Dia menjelaskan, korporasinya membutuhkan waktu setahun untuk migrasi ke sistem data lama menuju ke komputasi awan berbasis AI. Sebab, menurutnya, mengelola data via dokumen sangat menguras tenaga, waktu, dan biaya.
“Akhirnya, per 11 Mei 2018, kami benar-benar pindah ke awan. Saya rasa, akan ada semakin banyak perusahaan yang juga melakukan migrasi."
Sementara itu, Managing Director Formula One Ross Brawn menambahkan, fitur AI yang spesifik sangat dibutuhkan oleh industri olah raga yang membutuhkan ketelitian dan kecepatan tingkat tinggi seperti F1.
“Kami menggunakan AI untuk memprediksi performa kendaraan demi menghemat waktu."
RAGU-RAGU
Bagaimanapun, harus diakui masih banyak perusahaan yang ragu-ragu untuk bermigrasi ke komputasi awan. Kegamangan itu paling banyak dirasakan di negara berkembang. Padahal, mereka sudah mengetahui konsekuensi dari penyimpanan data via dokumen.
Menurut CEO VMware Pat Gelsinger, di luar Amerika Serikat, tren migrasi perusahaan ke komputasi awan masih berjalan lambat. Di Asia, misalnya, fenomena tersebut banyak dijumpai justru di pasar-pasar raksasa seperti China, India, dan Asia Tenggara.
“Kami sedang mencari cara yang tepat agar orang paham apa manfaat menggunakan data," ujarnya.
Khusus untuk di Indonesia, Head of Business Development APAC AWS Conor McNamara mengatakan prospek untuk penggunaan data di Tanah Air sebenarnya sangat besar.

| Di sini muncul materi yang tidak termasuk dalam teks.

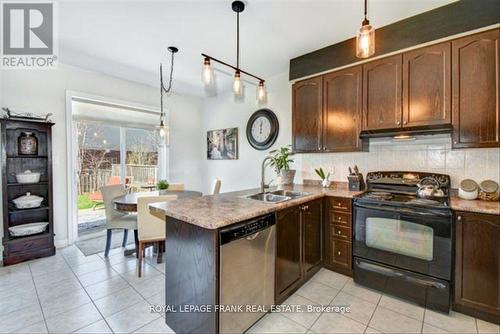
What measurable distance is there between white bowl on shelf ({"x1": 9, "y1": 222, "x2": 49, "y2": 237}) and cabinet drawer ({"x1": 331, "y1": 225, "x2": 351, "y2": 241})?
12.1ft

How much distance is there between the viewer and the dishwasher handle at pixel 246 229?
1425 millimetres

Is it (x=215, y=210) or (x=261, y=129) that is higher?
(x=261, y=129)

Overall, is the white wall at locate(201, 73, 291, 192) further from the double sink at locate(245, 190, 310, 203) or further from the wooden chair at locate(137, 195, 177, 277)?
the wooden chair at locate(137, 195, 177, 277)

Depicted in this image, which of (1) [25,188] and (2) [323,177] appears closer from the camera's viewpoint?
(1) [25,188]

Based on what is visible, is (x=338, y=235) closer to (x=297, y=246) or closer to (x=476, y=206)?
(x=297, y=246)

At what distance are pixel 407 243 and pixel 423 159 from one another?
1002mm

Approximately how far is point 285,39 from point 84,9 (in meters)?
2.05

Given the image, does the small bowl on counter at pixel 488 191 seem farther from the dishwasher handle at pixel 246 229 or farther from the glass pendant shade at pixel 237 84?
the glass pendant shade at pixel 237 84

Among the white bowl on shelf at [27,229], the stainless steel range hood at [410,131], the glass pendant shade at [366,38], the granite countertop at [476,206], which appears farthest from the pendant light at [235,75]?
the white bowl on shelf at [27,229]

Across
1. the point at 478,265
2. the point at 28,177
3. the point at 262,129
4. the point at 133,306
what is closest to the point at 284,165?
the point at 262,129

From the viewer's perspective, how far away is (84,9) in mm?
2162

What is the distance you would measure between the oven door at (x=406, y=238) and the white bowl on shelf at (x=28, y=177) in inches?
156

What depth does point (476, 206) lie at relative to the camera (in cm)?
184

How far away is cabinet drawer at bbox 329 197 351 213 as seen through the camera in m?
2.44
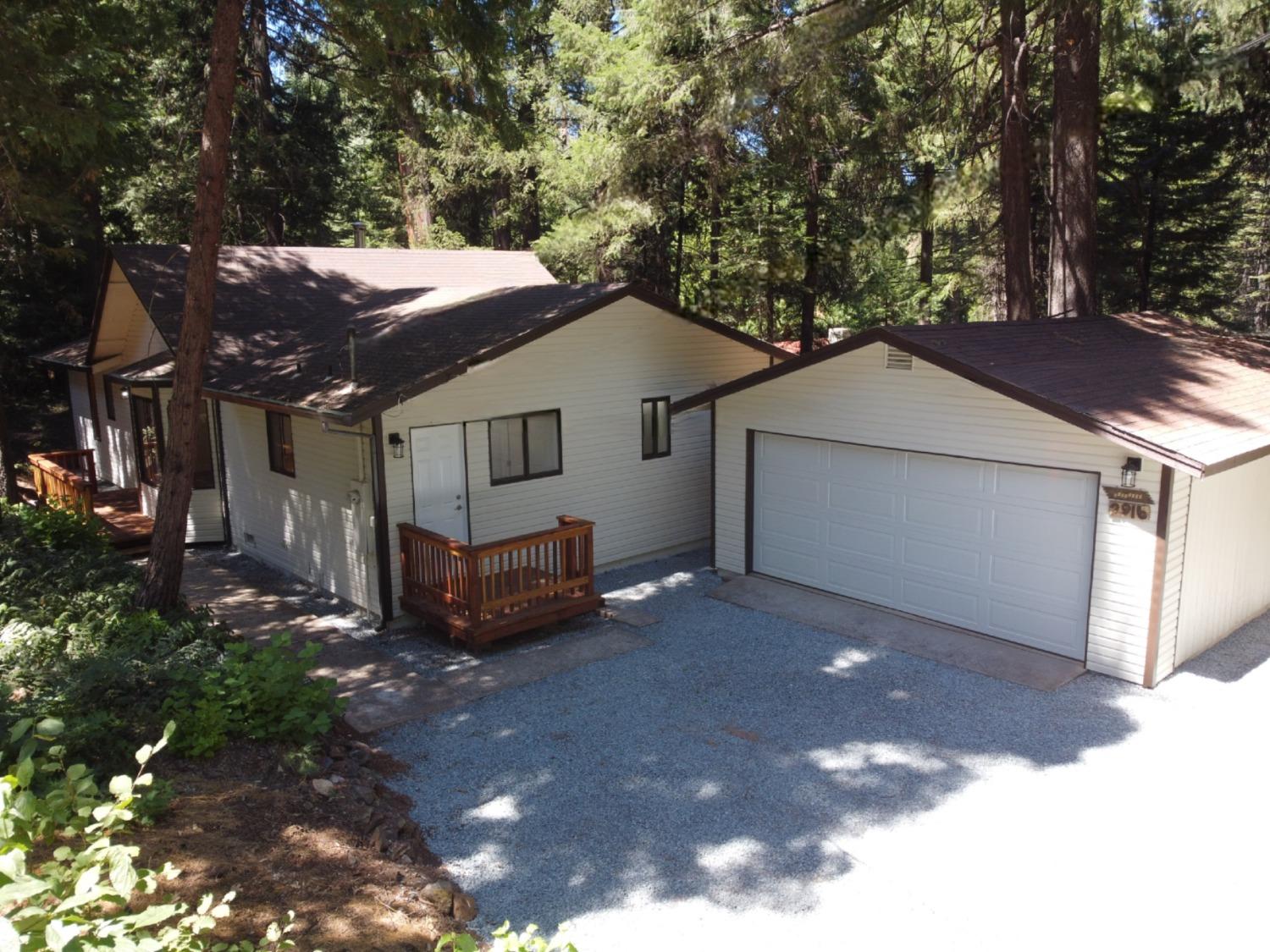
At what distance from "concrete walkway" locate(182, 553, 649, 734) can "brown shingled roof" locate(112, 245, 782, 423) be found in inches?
94.5

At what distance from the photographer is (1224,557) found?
8852mm

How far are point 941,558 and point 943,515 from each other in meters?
0.46

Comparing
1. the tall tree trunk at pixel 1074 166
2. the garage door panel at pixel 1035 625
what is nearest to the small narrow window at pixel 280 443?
the garage door panel at pixel 1035 625

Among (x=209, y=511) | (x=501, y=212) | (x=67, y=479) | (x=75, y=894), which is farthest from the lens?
(x=501, y=212)

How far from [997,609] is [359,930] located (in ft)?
22.7

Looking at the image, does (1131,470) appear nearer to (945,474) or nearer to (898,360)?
(945,474)

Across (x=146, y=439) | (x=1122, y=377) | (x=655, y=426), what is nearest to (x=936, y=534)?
(x=1122, y=377)

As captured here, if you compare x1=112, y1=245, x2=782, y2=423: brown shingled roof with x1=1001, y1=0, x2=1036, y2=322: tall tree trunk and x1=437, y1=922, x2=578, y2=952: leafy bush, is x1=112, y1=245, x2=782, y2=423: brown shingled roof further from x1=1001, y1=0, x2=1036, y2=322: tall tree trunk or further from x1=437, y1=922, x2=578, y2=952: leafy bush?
x1=437, y1=922, x2=578, y2=952: leafy bush

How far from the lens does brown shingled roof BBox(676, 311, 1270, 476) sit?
25.3ft

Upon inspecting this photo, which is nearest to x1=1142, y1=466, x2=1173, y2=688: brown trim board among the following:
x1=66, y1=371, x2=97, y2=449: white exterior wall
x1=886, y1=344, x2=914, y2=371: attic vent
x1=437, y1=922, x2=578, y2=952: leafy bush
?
x1=886, y1=344, x2=914, y2=371: attic vent

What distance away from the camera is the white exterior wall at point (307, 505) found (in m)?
10.0

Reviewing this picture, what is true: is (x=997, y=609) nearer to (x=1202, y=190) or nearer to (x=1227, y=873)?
(x=1227, y=873)

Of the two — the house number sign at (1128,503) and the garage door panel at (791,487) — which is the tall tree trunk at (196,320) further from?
the house number sign at (1128,503)

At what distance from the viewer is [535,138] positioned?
2047cm
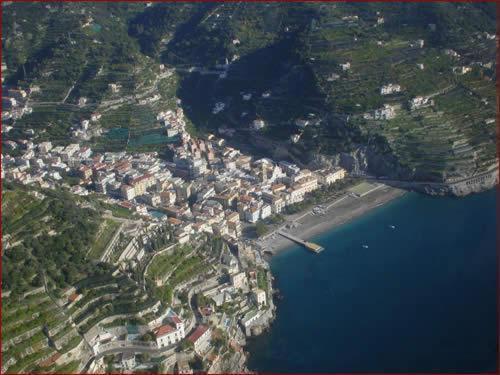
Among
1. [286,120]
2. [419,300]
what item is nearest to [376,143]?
[286,120]

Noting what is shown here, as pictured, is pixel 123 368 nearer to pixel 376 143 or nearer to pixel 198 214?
pixel 198 214

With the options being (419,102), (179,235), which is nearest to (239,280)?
(179,235)

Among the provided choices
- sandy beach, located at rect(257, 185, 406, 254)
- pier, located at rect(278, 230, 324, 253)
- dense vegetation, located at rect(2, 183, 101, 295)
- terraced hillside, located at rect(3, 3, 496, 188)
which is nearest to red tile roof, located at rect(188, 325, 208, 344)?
dense vegetation, located at rect(2, 183, 101, 295)

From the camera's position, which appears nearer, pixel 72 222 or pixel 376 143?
pixel 72 222

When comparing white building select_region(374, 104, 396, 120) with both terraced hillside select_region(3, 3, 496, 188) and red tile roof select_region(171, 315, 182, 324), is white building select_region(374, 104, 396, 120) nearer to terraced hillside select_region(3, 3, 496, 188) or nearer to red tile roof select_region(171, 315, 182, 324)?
terraced hillside select_region(3, 3, 496, 188)

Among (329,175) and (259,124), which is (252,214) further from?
(259,124)

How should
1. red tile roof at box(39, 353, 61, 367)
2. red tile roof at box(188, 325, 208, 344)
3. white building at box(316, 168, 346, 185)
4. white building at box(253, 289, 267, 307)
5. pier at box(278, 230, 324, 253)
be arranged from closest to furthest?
red tile roof at box(39, 353, 61, 367) → red tile roof at box(188, 325, 208, 344) → white building at box(253, 289, 267, 307) → pier at box(278, 230, 324, 253) → white building at box(316, 168, 346, 185)

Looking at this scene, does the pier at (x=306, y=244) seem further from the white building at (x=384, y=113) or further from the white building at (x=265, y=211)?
the white building at (x=384, y=113)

Terlebih, industri dagang-el RI adalah salah satu yang paling pesat pertumbuhannya di Asia Tenggara.
Dia pun melihat pertumbuhan bisnis rintisan (startup) di Indonesia sebagai ceruk pasar yang menggiurkan bagi pengembangan bisnis AWS di Asia Pasifik. Sayangnya, dia enggan mengelaborasi kabar rencana investasi AWS senilai Rp14 triliun untuk 1 dekade ke depan di Indonesia.
Mau tidak mau, Indonesia harus segera menyongsong era migrasi ke awan. Namun, kita harus berhati-hati juga, jangan sampai potensi pasar RI yang besar justru semata-mata dijadikan ladang uang bagi taipan teknologi global yang kini sedang seru-serunya bersaing di lini bisnis big data.